The role of faith – including the Bible – is to inform, not to dictate.
I don’t believe there is one “right” religion, or any one “right” political party or viewpoint.
Growing up as a Catholic, I observed that almost all Catholics pick and choose. For example, conservative Catholics typically side with the Church in denouncing abortion and same-sex marriage, while defying Church teaching by favoring capital punishment and laizzez-faire capitalism.
Liberal Catholics tend toward the exact reverse, violating church teaching by supporting abortion rights and same-sex marriage, while joining the Church in condemning capital punishment and any free-market capitalism that advantages the rich and disadvantages the poor.
Even bishops, cardinals, and the Pope pick and choose. And if Jews, Muslims, and Hindus are honest, most do the same regarding the Torah, the Koran, and the Vedic teachings.

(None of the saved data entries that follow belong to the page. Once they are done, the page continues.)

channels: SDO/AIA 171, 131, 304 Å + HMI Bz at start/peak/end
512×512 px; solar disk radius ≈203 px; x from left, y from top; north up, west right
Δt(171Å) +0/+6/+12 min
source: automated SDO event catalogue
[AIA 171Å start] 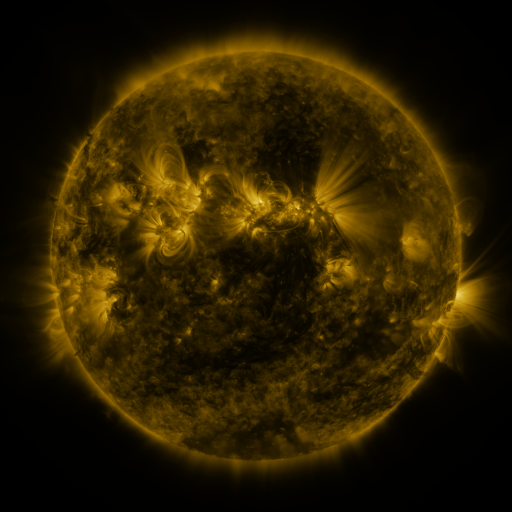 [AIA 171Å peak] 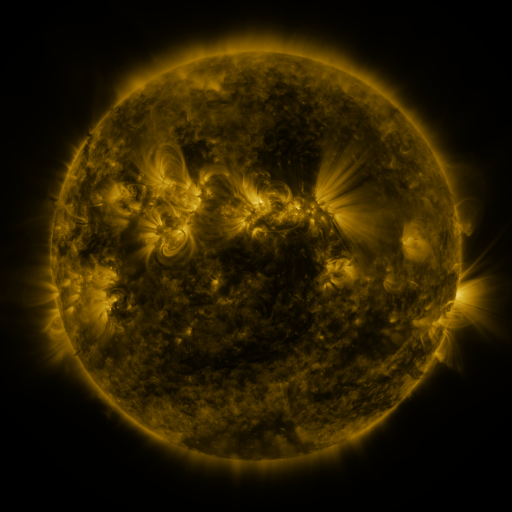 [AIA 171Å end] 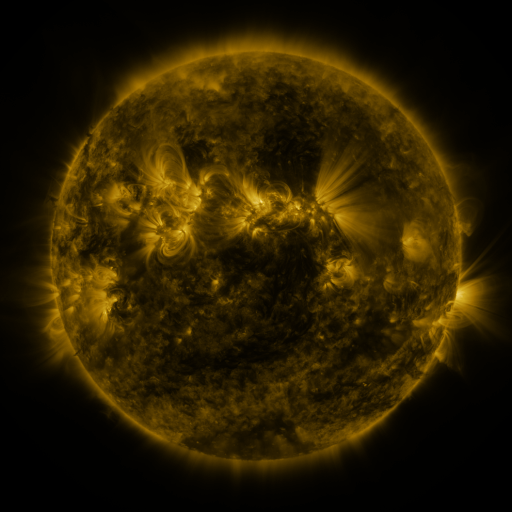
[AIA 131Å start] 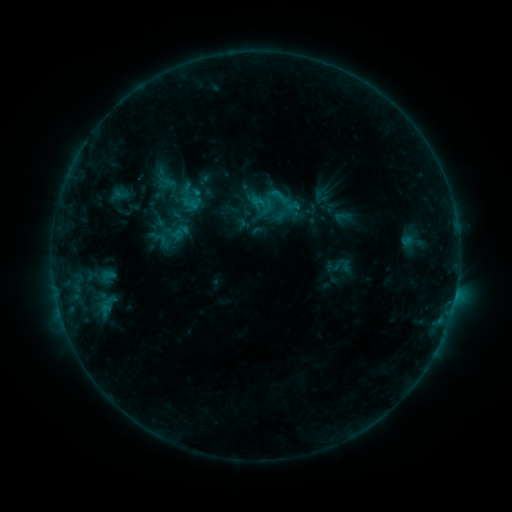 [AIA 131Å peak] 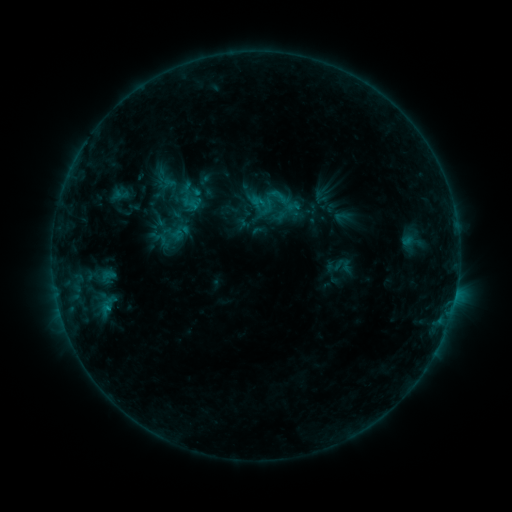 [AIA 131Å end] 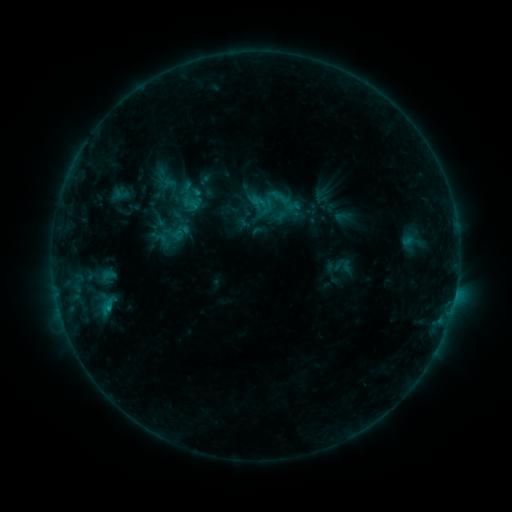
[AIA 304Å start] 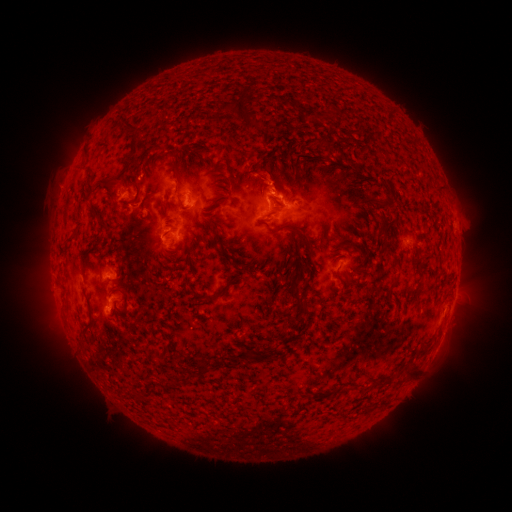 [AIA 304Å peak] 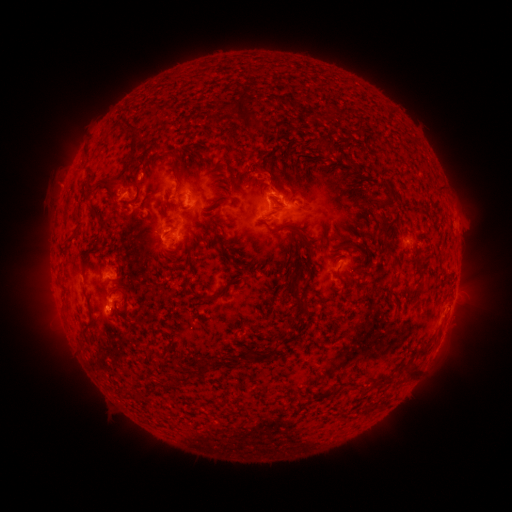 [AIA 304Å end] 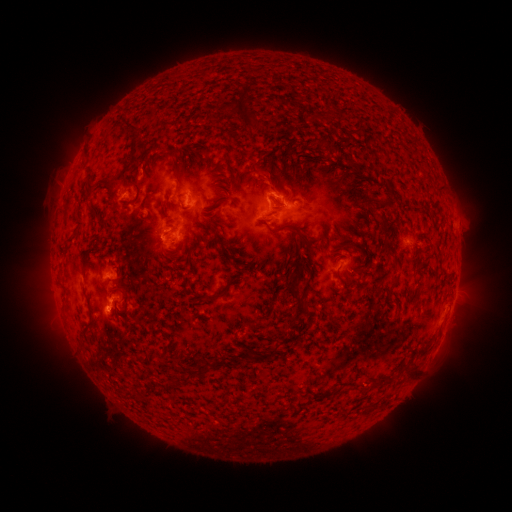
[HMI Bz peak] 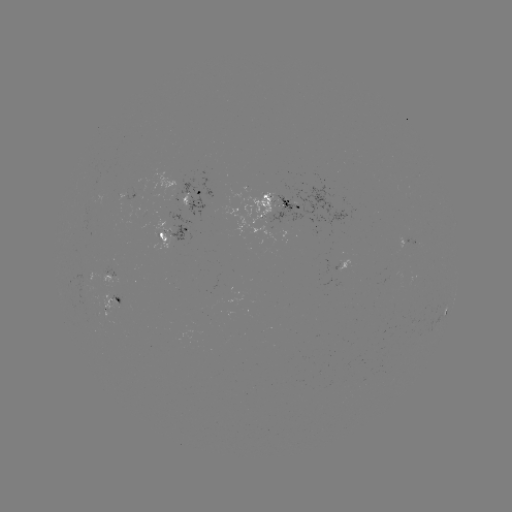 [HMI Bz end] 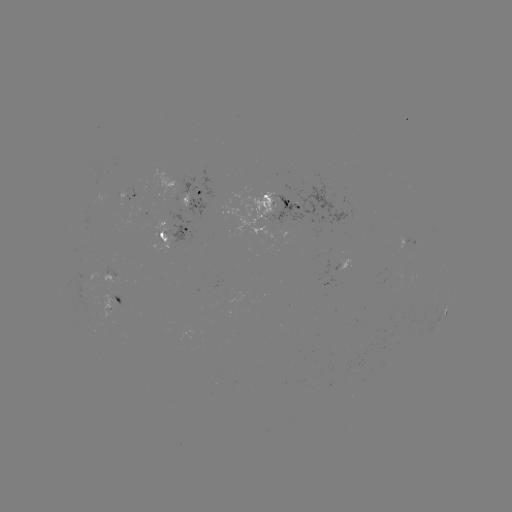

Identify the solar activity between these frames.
B7.0 flare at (455, 294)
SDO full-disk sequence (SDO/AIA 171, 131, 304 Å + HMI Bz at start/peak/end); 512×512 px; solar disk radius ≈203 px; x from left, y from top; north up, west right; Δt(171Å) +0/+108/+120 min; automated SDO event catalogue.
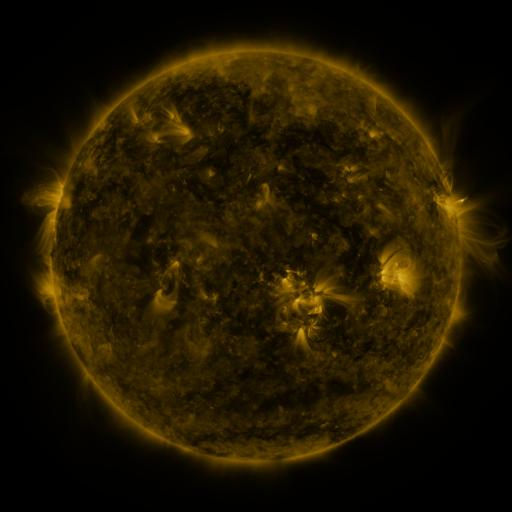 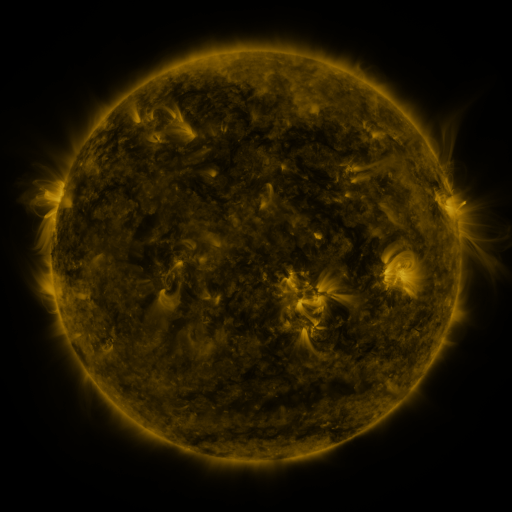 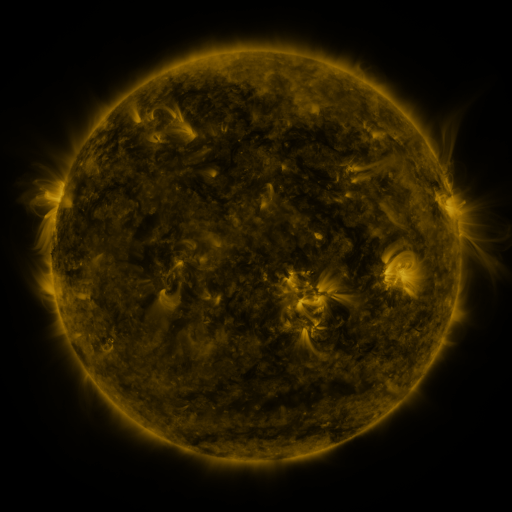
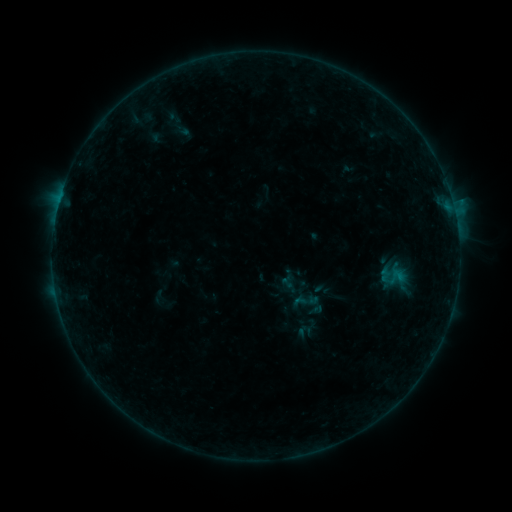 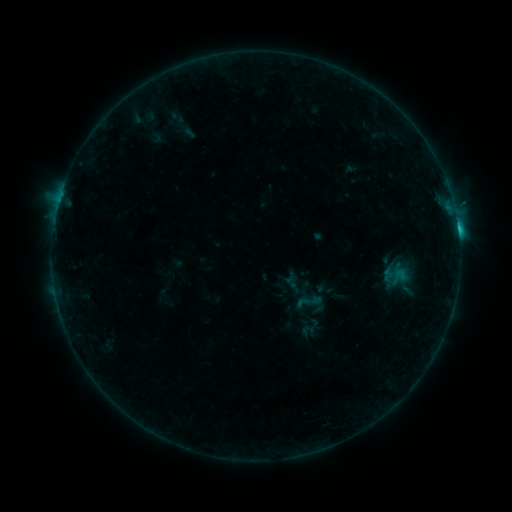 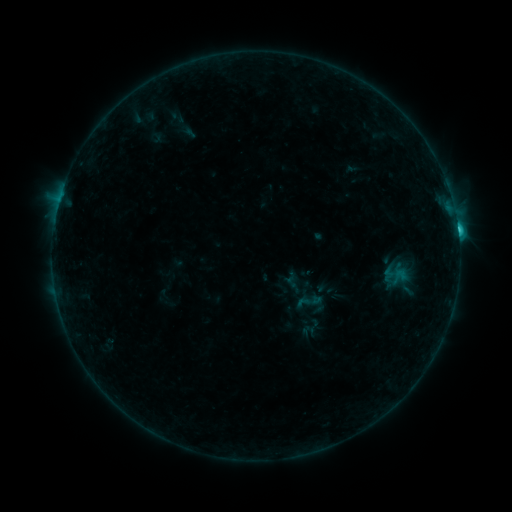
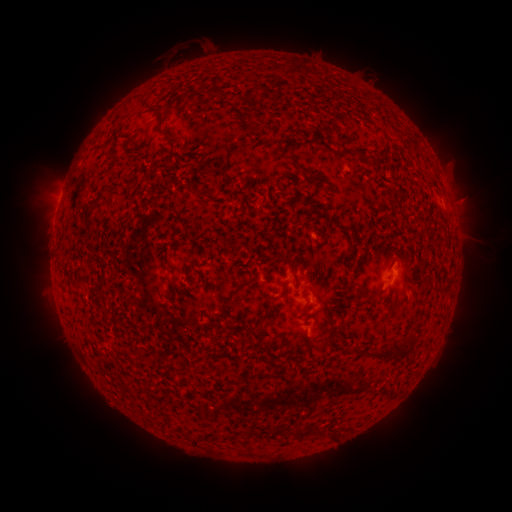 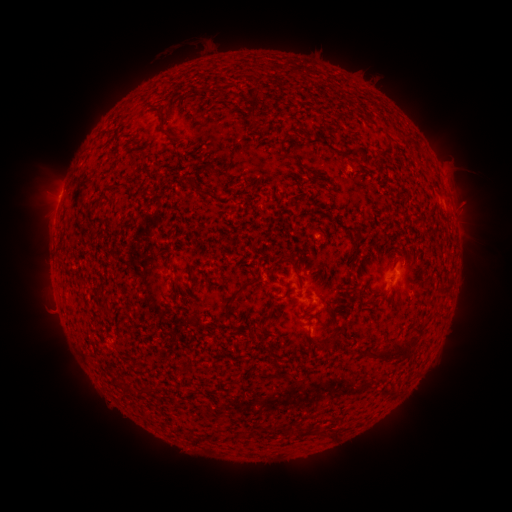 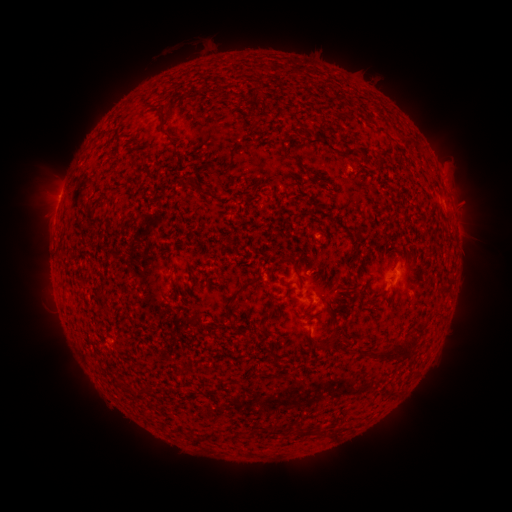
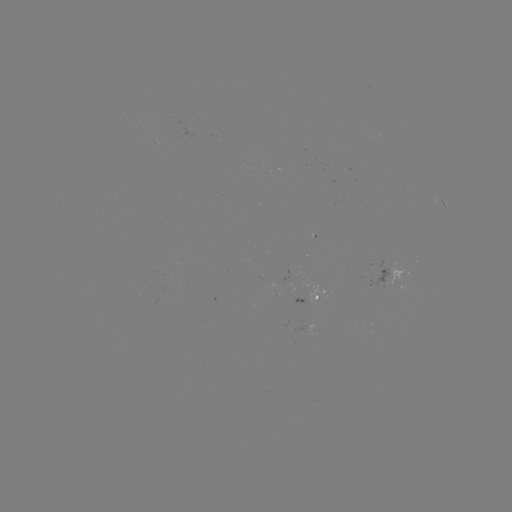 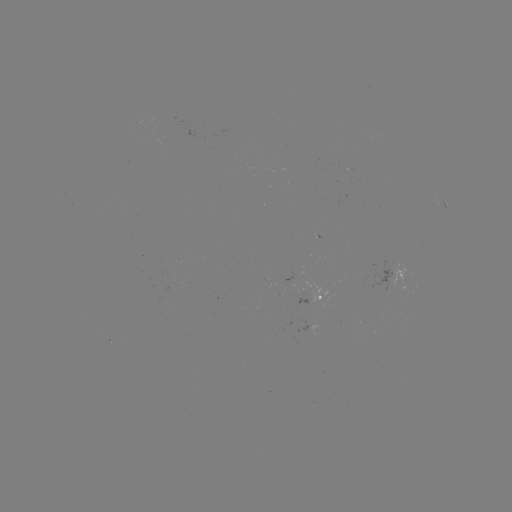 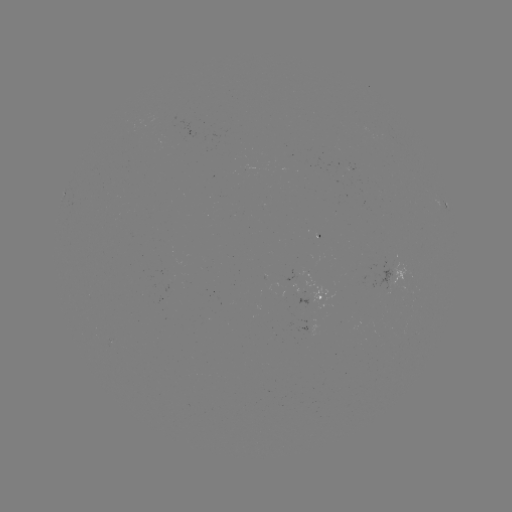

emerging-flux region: <bbox>105, 341, 116, 346</bbox>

In my view, humans have the responsibility to think for themselves, no matter what their religious dogma or political party tells them.
That independence gets tested when church and political leaders become too zealous about mixing their various versions of the truth.
To all who read this, I know that you, like me, face the daunting challenge of a stubborn pandemic, the invitation to heightened racial intelligence, and the tribal stuckness of the upcoming presidential election.
As we find our way through these coming months, I hope you are able to stay socially connected while physically distanced, and to keep a clear head to distinguish fiction from reality.